On high-dimensional modifications of the nearest neighbor classifier

Annesha Ghosh,Deep Ghoshal,Bilol Banerjee,Anil K. Ghosh
2024-10-24
Abstract:Nearest neighbor classifier is arguably the most simple and popular nonparametric classifier available in the literature. However, due to the concentration of pairwise distances and the violation of the neighborhood structure, this classifier often suffers in high-dimension, low-sample size (HDLSS) situations, especially when the scale difference between the competing classes dominates their location difference. Several attempts have been made in the literature to take care of this problem. In this article, we discuss some of these existing methods and propose some new ones. We carry out some theoretical investigations in this regard and analyze several simulated and benchmark datasets to compare the empirical performances of proposed methods with some of the existing ones.
Machine Learning
What problem does this paper attempt to address?

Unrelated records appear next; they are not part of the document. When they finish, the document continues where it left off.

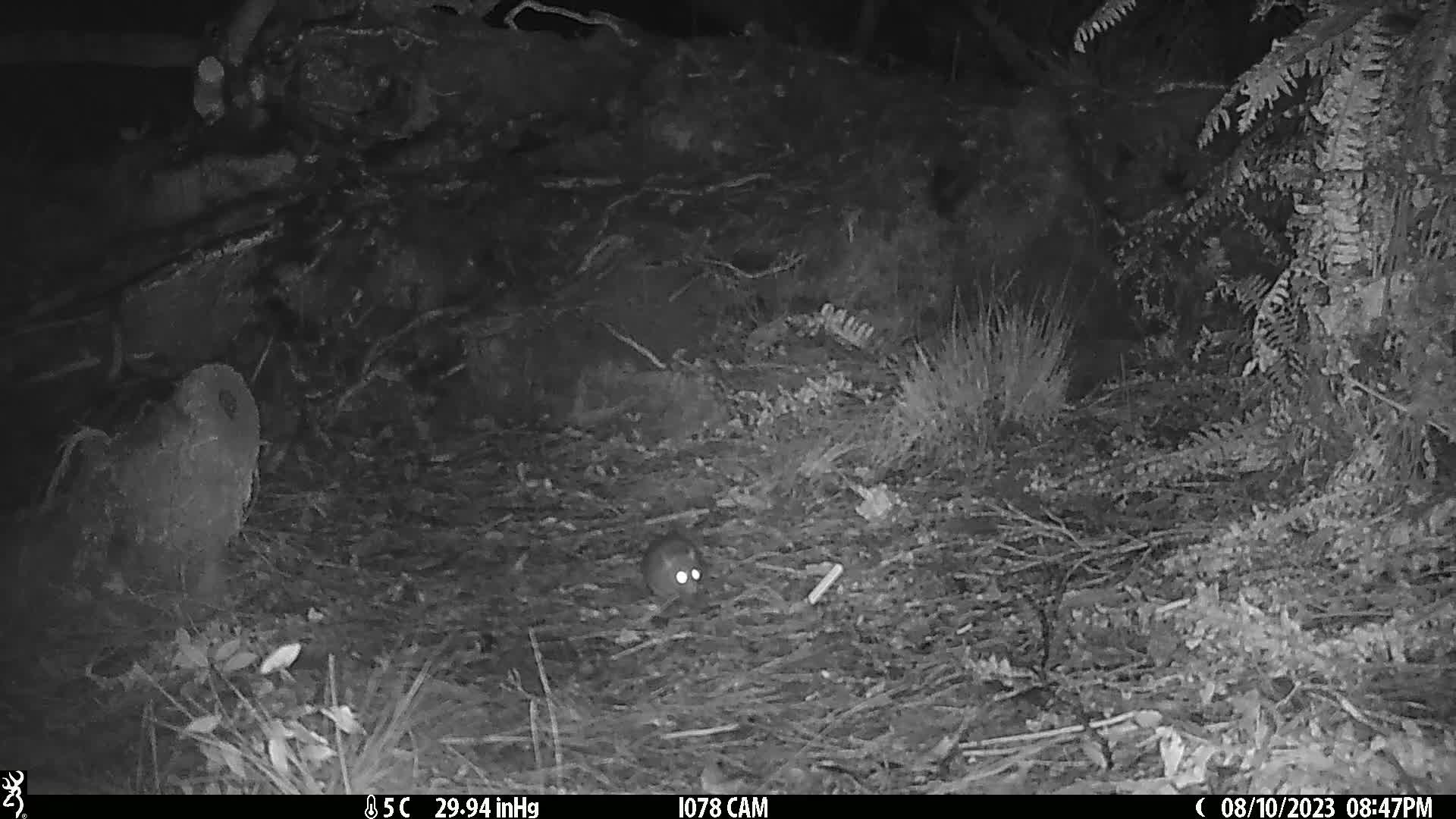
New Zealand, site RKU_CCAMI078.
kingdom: Animalia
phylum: Chordata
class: Mammalia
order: Rodentia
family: Muridae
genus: Rattus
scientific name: Rattus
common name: rat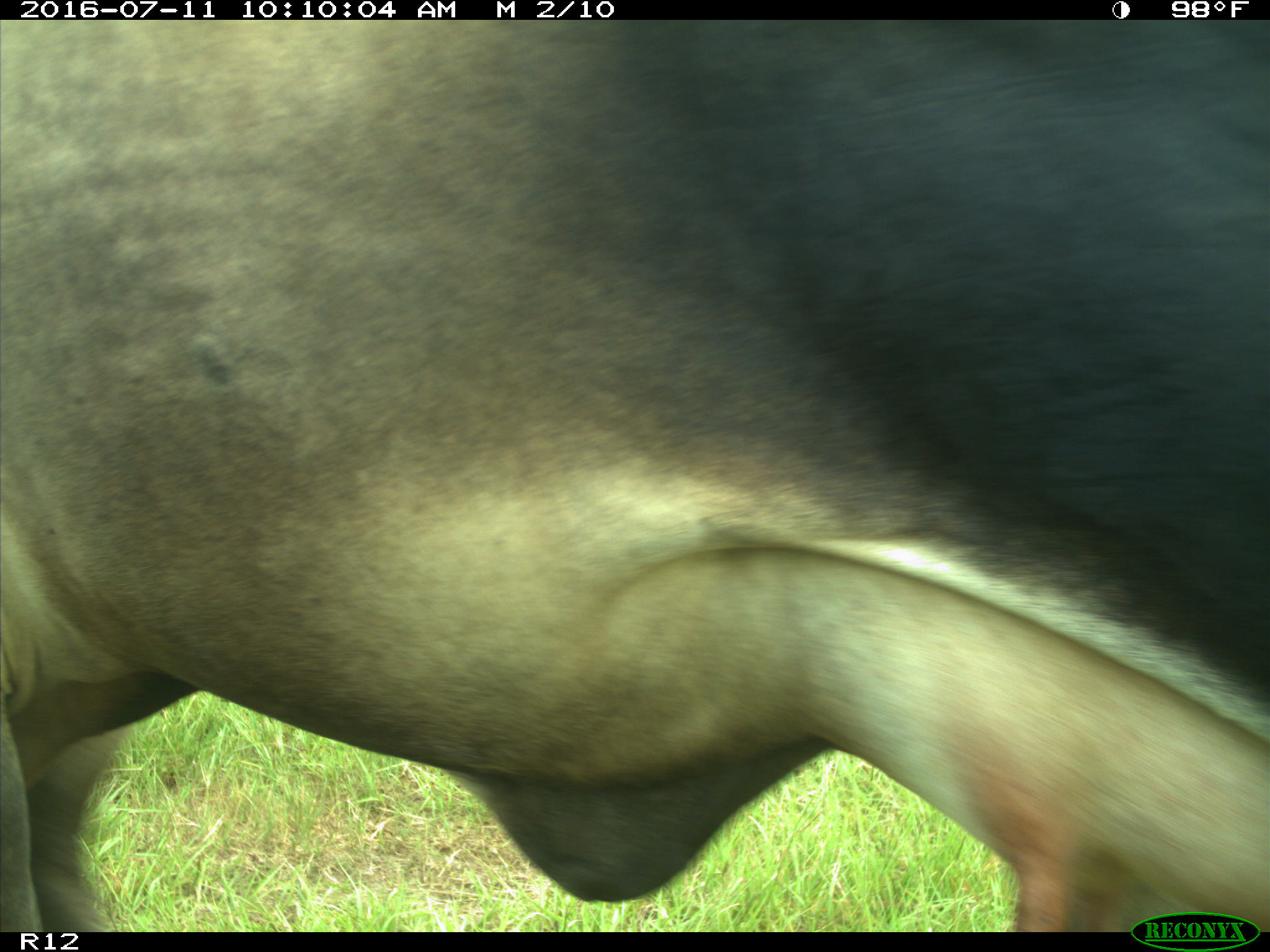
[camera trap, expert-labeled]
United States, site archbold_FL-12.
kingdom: Animalia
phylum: Chordata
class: Mammalia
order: Artiodactyla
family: Bovidae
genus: Bos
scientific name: Bos taurus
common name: domestic cow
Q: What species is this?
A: Bos taurus (domestic cow).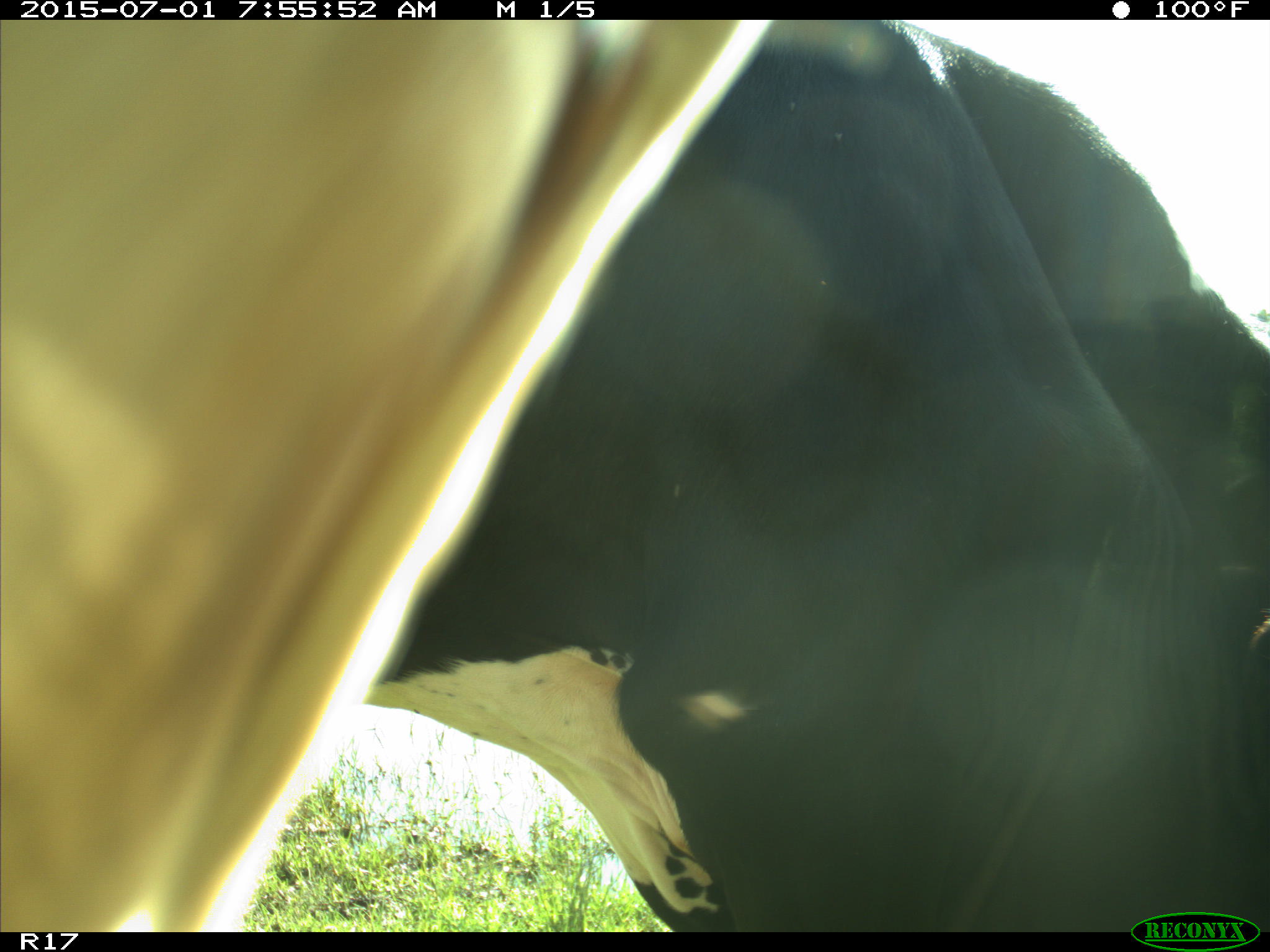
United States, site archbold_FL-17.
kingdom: Animalia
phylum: Chordata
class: Mammalia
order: Artiodactyla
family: Bovidae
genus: Bos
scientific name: Bos taurus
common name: domestic cow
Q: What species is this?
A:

The problem that this paper attempts to solve is the performance degradation of the nearest neighbor classifier in the case of high - dimensional low - sample - size (HDLSS), especially when the scale differences between different classes are greater than the location differences. Specifically: 1. **Concentration of distances in high - dimensional data**: In high - dimensional space, the distances between different points tend to concentrate, which leads to the destruction of the neighbor structure of the nearest neighbor classifier, thus affecting its classification effect. For example, in high dimensions, even if the distribution centers of two classes are significantly different, due to the influence of scale differences, the nearest neighbor classifier may not be able to effectively distinguish these classes. 2. **Limitations of existing methods**: Although some improved methods have been proposed in the existing literature to deal with this problem, these methods still have deficiencies in certain specific situations (such as scale problems). For example, the scale adjustment method (CH classifier) proposed by Chan and Hall performs well in dealing with location - scale problems, but its performance is still poor when dealing with cases where only the scale is different. 3. **Proposing new solutions**: The paper proposes an improved scale - adjusted nearest neighbor classifier (Modified Chan and Hall classifier, MCH classifier), and verifies its superior performance in high - dimensional data in multiple experiments. In addition, the paper also explores the classification method based on the minimum - distance feature (MDist classifier), which performs well in dealing with complex situations such as mixed distributions. Through these methods, the paper aims to improve the classification performance of the nearest neighbor classifier in the case of high - dimensional low - sample - size, especially when there are significant scale differences between different classes.